Matt listed several challenges in achieving best practices. He cautioned that this is an emotional issue, and urged that the public take into account these reasons for which public officials may feel jaded about public engagement. Public participation laws do not adequately acknowledge the increasing use of online resources used by governments to promote public participation and by the public to civically engage. It is unclear how to apply laws to the many models of online participation. Given that online discussions have been shown to generate more acerbic comments than participants would say in face-to-face interactions, challenges in promoting civil discourse are paramount yet not regulable under the First Amendment. Matt pointed to the American Bar Association resolution to promote civil discourse, which encourages the legal community to promote civil discourse, as an example for a potential pathway to ameliorate the problem.

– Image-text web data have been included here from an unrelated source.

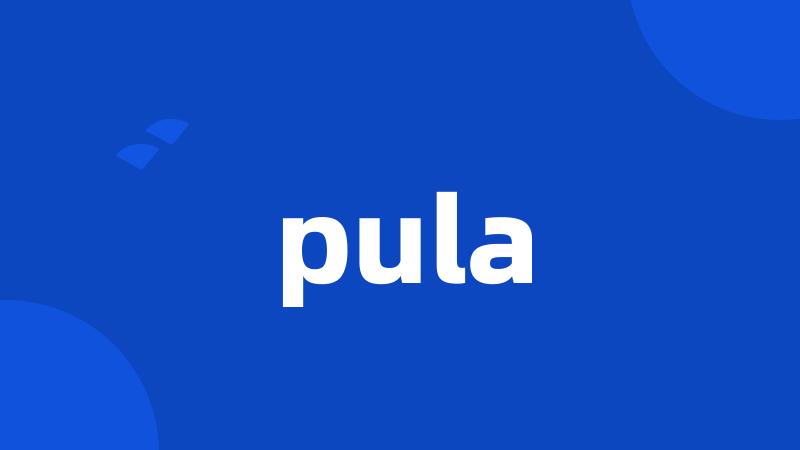 pula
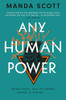 Manda Scott / Any Human Power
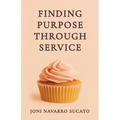 Finding Purpose through Service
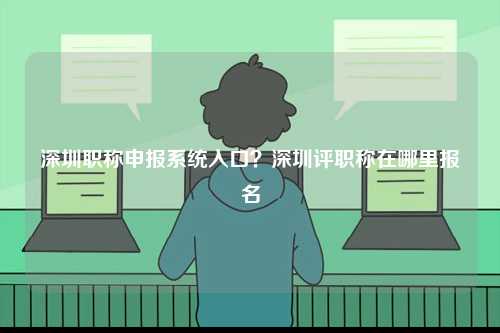 深圳職稱申報系統(tǒng)入口？深圳評職稱在哪里報名-圖1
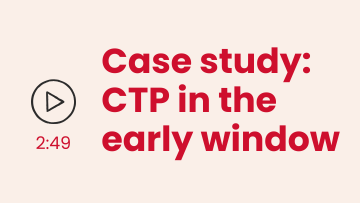 Case study CTP in the early window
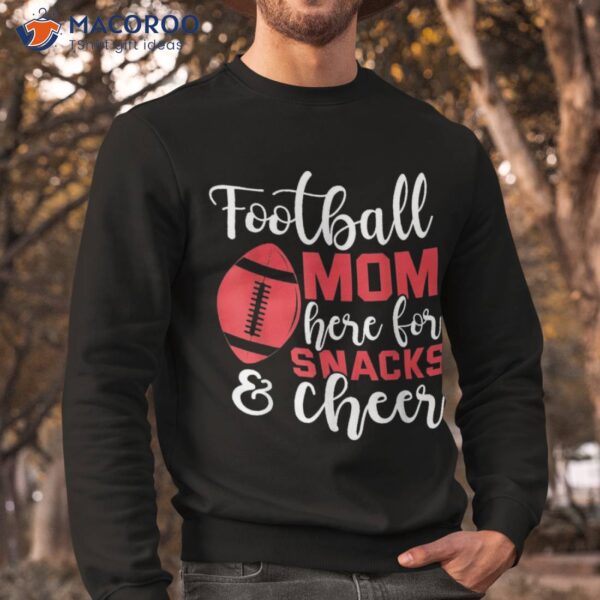 Football Mom Here For Snacks And Cheer Shirt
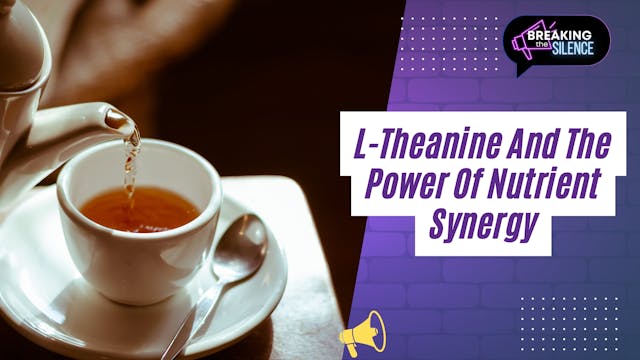 L-Theanine And The Power of Nutrient ...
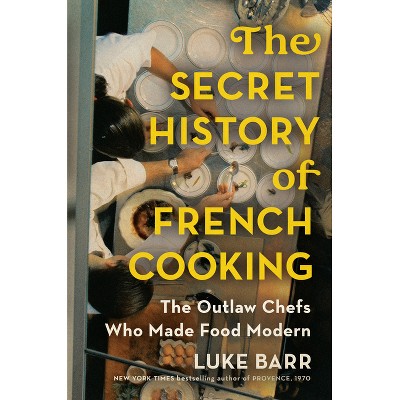 The Secret History of French Cooking - by  Luke Barr (Hardcover)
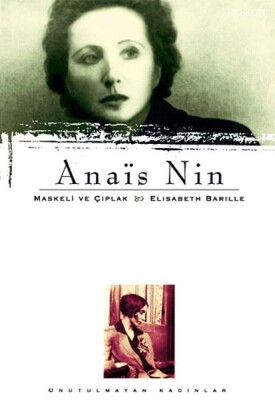 Anais Nin-Maskeli ve Çıplak - Everest Yayınları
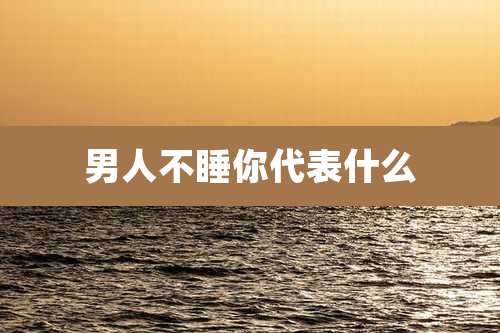男人不睡你代表什么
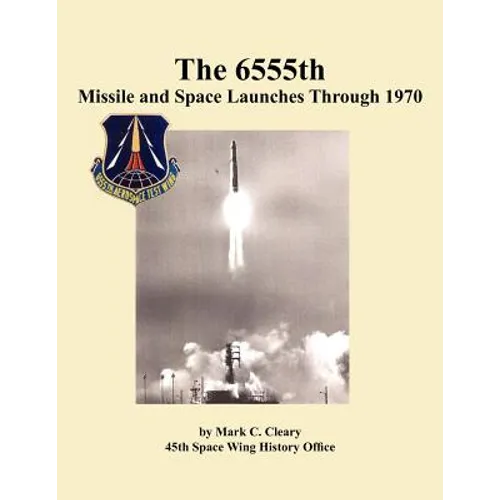 The 655th Missile and Space Launches Through 1970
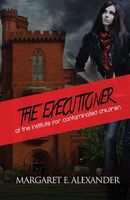 Cover of The Executioner at the Institute for Contaminated Children by Margaret E. Alexander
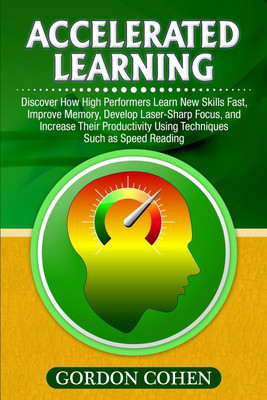 Accelerated Learning(English, Paperback, Cohen Gordon)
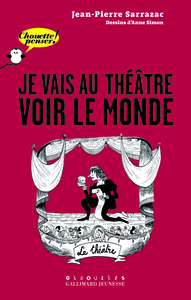 Picture of Je vais au théâtre voir le monde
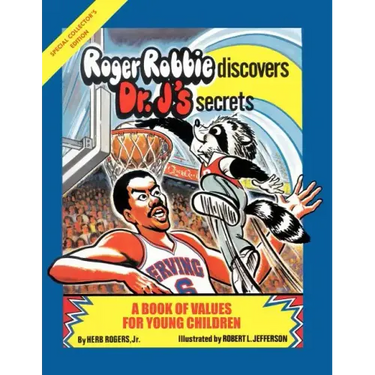 Roger Robbie Discovers Dr. J's Secrets: A Book of Values for Young Children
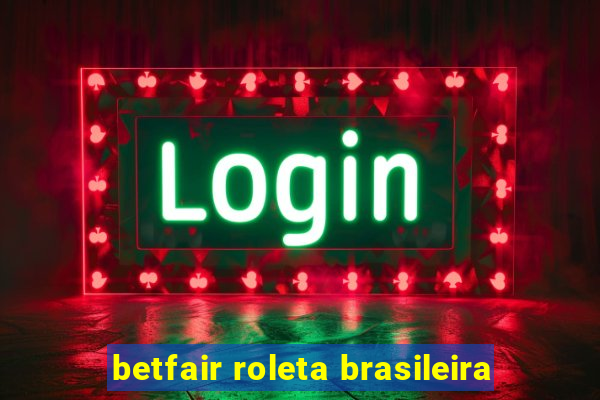 betfair roleta brasileira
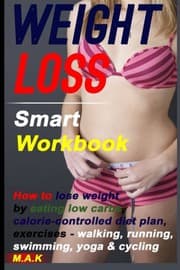 Tapa de WEIGHT LOSS Smart Workbook : How to lose weight by eating low carbs, calorie-controlled diet plan, exercises - walking, running, swimming, yoga & cycling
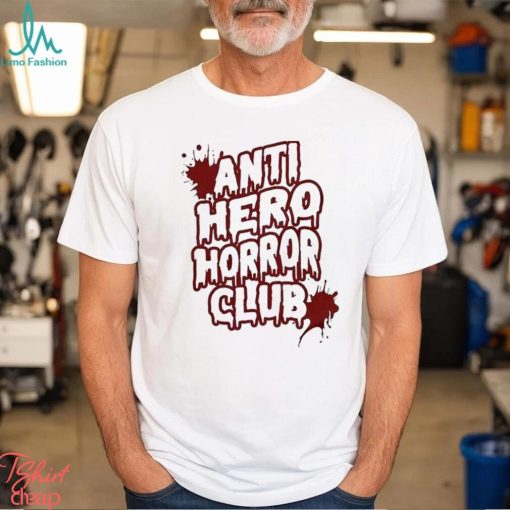 Anti Hero Horror Club Halloween Season Shirt, Cool Scary Tshirt, Slasher Movie Club T Shirt, Scary Movie Tee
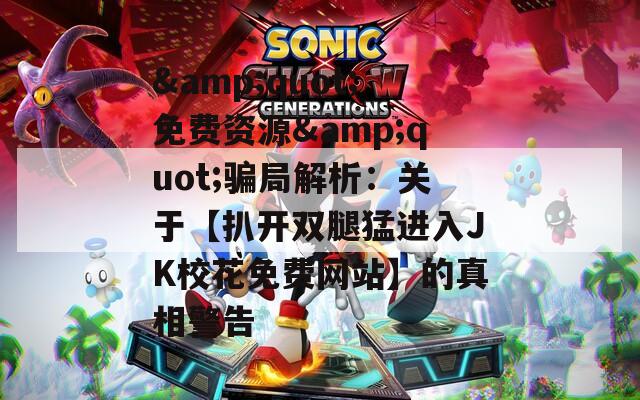 &amp;quot;免费资源&amp;quot;骗局解析：关于【扒开双腿猛进入JK校花免费网站】的真相警告  第1张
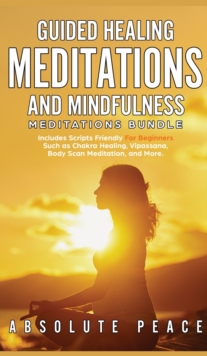 Image for Guided Healing Meditations And Mindfulness Meditations Bundle : Includes Scripts Friendly For Beginners Such as Chakra Healing, Vipassana, Body Scan Meditation, and More.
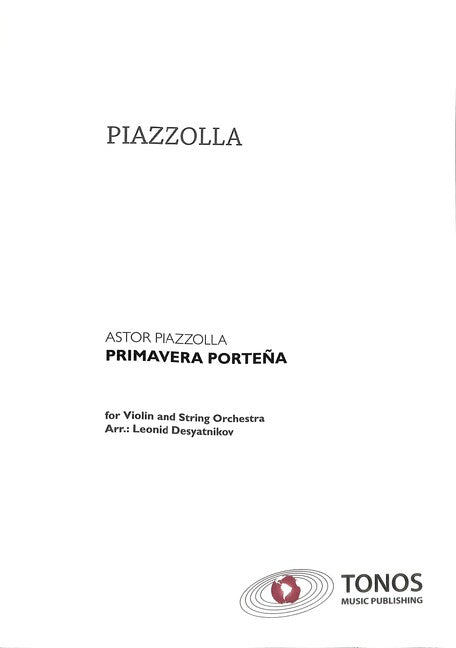 Piazzolla: Primavera porteña (arr. for violin & orchestra)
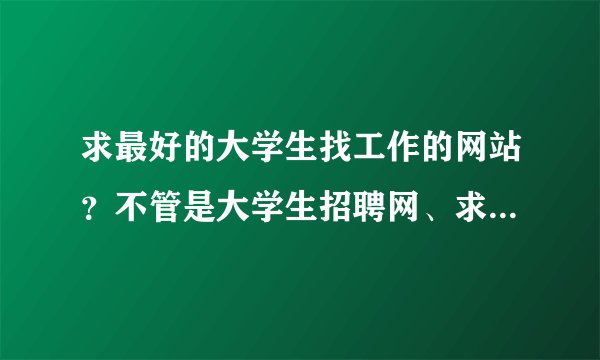 求最好的大学生找工作的网站？不管是大学生招聘网、求职网或应聘网！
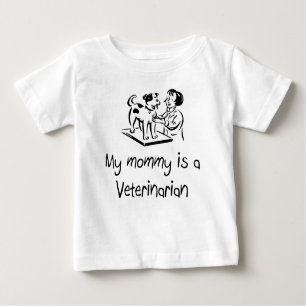 My Mommy is a Veterinarian Infant T-Shirt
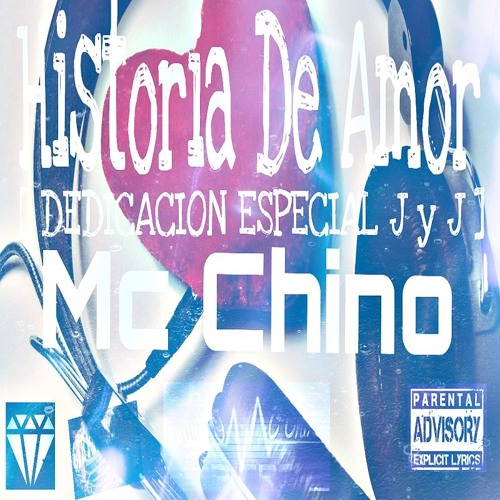 Historia De Amor Dedicacion Especial J Y J Mc Chino 15 By M C C H I N O 4 7 5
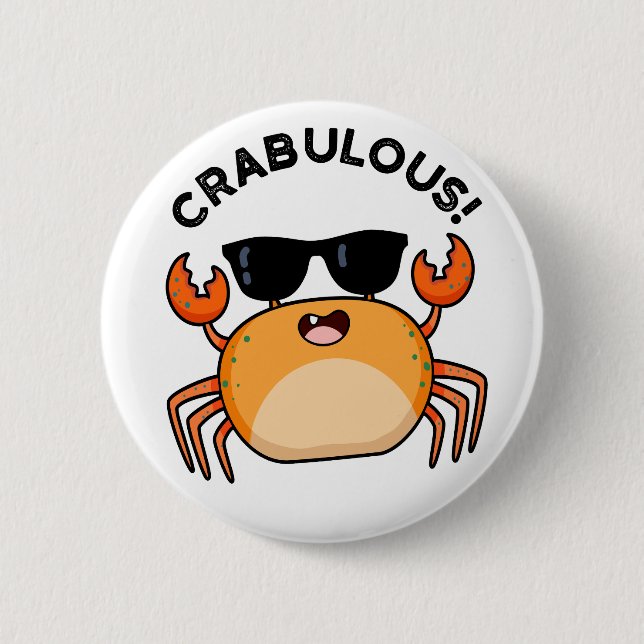 Crabulous Funny Crab Pun  Button (Front)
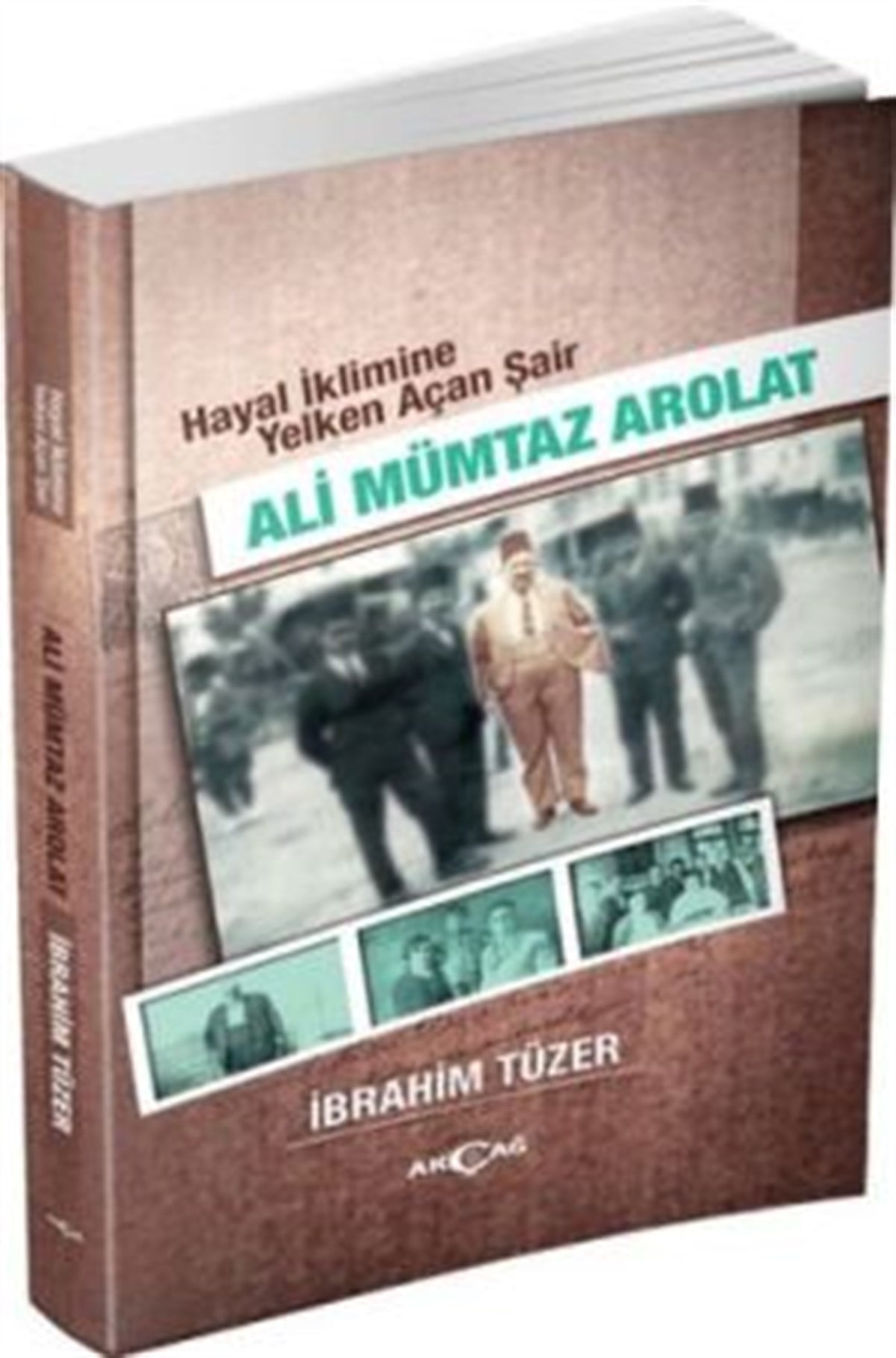 Hayal İklimine Yelken Açan Şair : Ali Mümtaz Arolat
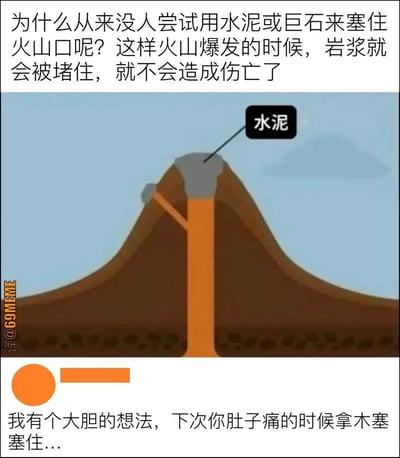 这是一张网络梗图，上半部分用“为什么不用水泥或者巨石堵住火山口”提出了一个看似天真实则荒谬的问题，并配有简单的火山剖面插画，表现火山口被水泥封死。下半部分为评论区神回复，以“下次肚子痛时拿木塞塞住”作为类比，对上句提出的奇葩思路加以幽默、讽刺式的回应。整个画面以反智、无厘头的逻辑达到了反讽效果，让人在笑过之后反思生活中“拍脑袋式”解决方案的荒谬。

其中下方评论包含轻微的暗示与双关，用生活常识的荒谬对比制造笑料。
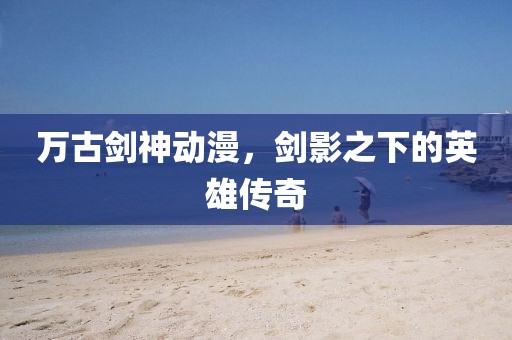 万古剑神动漫，剑影之下的英雄传奇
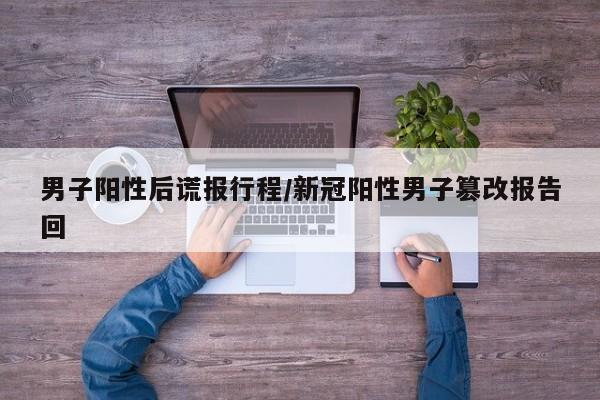 男子阳性后谎报行程/新冠阳性男子篡改报告回
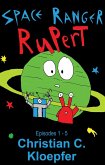 Rupert Space Ranger: Episodes 1-5 (eBook, ePUB)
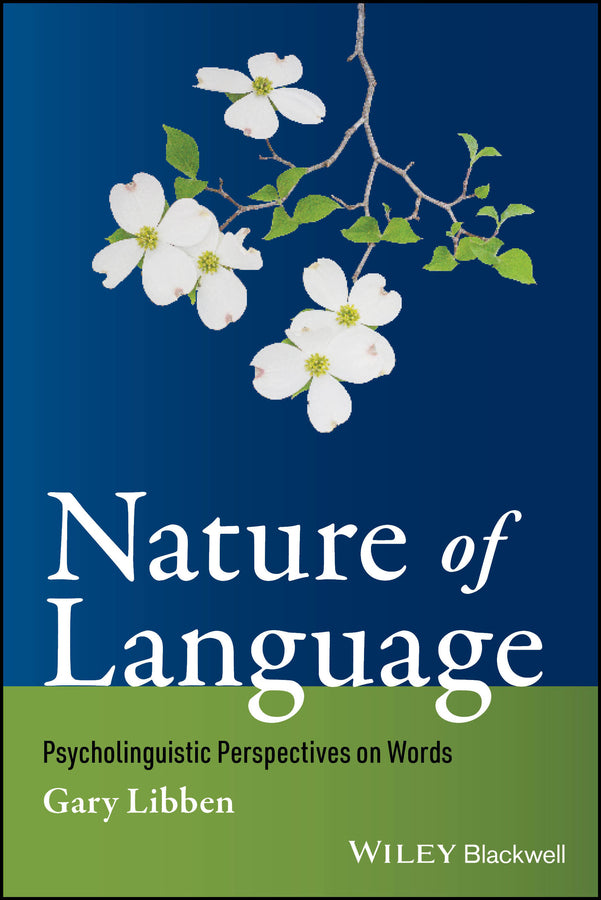 Nature of Language: Psycholinguistic Perspectives on Words cover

Towards promoting stronger and more relevant public participation laws, the Deliberative Democracy Consortium convened a working group on legal frameworks for public participation. The working group started with a preliminary question not asking what our laws should look like but rather what our public participation should look like. It drafted two documents: a model State Public Participation Act and a model Municipal Public Participation Ordinance. These were inspired by Alternative Dispute Resolution that puts forth principles to resolve legal disputes. By following this model, the working group was able to create a more permissive model of public participation. Finally, Matt urged that professionals in the field should concentrate on creating more engagement more broadly within our communities rather than more government structured and initiated engagement.
Before closing, the audience divided in groups to discuss how they might begin to craft meaningful public participation opportunities. The ideas included reducing the number of units of government to make monitoring of government bodies in the state more manageable, and building a stronger culture of engagement through targeted outreach and information dissemination about the processes for public participation and the areas of need for it, as well as partnering with organizations comprised of public officials to create workshops in which public officials may learn to value public engagement with an eye on the issues and not on personalities.
Note: Making Public Participation Legal is a helpful report that was produced following the event described above.